◆ **SET PROBLEM**: Would you restate, exactly as they appear, the lines from the one containing "From the camera's" through the end of the data below?

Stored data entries
──────

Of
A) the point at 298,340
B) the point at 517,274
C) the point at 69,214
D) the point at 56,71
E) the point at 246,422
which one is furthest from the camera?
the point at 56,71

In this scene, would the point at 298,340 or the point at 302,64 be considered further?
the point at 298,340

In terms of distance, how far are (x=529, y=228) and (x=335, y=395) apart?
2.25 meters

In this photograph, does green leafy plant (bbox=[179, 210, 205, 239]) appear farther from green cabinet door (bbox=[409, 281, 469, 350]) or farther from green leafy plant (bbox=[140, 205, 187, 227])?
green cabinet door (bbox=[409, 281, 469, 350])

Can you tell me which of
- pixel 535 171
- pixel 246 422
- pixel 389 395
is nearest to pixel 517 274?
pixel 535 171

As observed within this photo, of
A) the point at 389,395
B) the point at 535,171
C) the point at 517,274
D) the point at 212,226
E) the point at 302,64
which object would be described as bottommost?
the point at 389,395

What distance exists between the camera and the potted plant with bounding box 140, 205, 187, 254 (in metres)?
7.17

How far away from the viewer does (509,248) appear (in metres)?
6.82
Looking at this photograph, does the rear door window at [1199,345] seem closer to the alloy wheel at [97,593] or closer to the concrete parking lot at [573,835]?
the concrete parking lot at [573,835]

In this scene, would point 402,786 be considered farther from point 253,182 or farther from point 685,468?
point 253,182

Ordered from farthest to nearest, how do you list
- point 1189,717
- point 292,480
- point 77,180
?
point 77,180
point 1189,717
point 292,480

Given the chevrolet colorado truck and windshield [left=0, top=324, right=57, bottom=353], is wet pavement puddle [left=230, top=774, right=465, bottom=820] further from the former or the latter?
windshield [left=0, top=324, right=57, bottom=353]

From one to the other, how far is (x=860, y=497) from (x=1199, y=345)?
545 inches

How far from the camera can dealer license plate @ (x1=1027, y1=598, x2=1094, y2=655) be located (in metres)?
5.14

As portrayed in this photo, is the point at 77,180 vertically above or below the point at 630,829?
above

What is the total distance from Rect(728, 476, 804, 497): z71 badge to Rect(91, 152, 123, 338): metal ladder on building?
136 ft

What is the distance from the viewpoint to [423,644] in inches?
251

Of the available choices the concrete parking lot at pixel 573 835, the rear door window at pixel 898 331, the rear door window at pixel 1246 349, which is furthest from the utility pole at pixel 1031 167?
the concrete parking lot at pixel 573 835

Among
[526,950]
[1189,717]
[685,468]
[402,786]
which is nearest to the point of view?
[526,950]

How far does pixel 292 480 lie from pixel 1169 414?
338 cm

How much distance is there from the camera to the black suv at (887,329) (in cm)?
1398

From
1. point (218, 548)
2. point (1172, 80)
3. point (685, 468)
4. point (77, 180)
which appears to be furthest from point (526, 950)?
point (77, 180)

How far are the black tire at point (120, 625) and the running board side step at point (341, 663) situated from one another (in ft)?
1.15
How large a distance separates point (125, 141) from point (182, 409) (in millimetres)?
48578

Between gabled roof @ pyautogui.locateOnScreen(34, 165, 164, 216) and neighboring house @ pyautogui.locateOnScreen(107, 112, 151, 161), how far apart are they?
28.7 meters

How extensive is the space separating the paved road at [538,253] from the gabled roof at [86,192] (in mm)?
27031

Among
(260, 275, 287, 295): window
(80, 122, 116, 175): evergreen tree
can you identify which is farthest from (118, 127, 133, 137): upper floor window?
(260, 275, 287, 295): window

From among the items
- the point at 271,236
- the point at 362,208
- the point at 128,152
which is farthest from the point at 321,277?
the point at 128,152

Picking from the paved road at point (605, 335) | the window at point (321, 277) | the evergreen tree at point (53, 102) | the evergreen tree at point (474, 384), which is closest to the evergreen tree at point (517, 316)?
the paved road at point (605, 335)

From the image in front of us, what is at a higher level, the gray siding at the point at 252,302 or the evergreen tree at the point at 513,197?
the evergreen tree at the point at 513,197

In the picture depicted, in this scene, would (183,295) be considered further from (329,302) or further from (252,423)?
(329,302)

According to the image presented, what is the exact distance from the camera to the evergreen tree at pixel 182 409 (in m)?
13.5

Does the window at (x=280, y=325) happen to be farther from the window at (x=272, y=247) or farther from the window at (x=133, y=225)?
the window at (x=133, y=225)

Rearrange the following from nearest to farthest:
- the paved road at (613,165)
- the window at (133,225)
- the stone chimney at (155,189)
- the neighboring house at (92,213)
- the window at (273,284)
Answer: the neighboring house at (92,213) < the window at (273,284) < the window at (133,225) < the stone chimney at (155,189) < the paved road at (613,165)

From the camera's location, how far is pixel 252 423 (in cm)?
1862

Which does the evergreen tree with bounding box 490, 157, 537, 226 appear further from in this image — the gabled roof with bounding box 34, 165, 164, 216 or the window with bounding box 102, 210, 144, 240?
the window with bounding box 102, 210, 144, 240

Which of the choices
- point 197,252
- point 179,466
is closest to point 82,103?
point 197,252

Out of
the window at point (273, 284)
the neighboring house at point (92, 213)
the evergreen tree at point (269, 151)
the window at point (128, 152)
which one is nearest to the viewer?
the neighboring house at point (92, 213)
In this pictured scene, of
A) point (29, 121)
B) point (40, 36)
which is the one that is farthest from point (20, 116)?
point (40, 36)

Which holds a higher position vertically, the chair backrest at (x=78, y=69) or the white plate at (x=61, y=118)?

──────

◆ **EXERCISE OUTPUT**:
From the camera's location, how far is pixel 252 423 (in cm)?
1862

Which does the evergreen tree with bounding box 490, 157, 537, 226 appear further from in this image — the gabled roof with bounding box 34, 165, 164, 216 or the window with bounding box 102, 210, 144, 240?
the window with bounding box 102, 210, 144, 240

Which of the choices
- point 197,252
- point 179,466
is closest to point 82,103?
point 197,252

Out of
the window at point (273, 284)
the neighboring house at point (92, 213)
the evergreen tree at point (269, 151)
the window at point (128, 152)
which one is nearest to the viewer?
the neighboring house at point (92, 213)
In this pictured scene, of
A) point (29, 121)
B) point (40, 36)
which is the one that is farthest from point (20, 116)?
point (40, 36)

Which holds a higher position vertically, the chair backrest at (x=78, y=69) or the white plate at (x=61, y=118)?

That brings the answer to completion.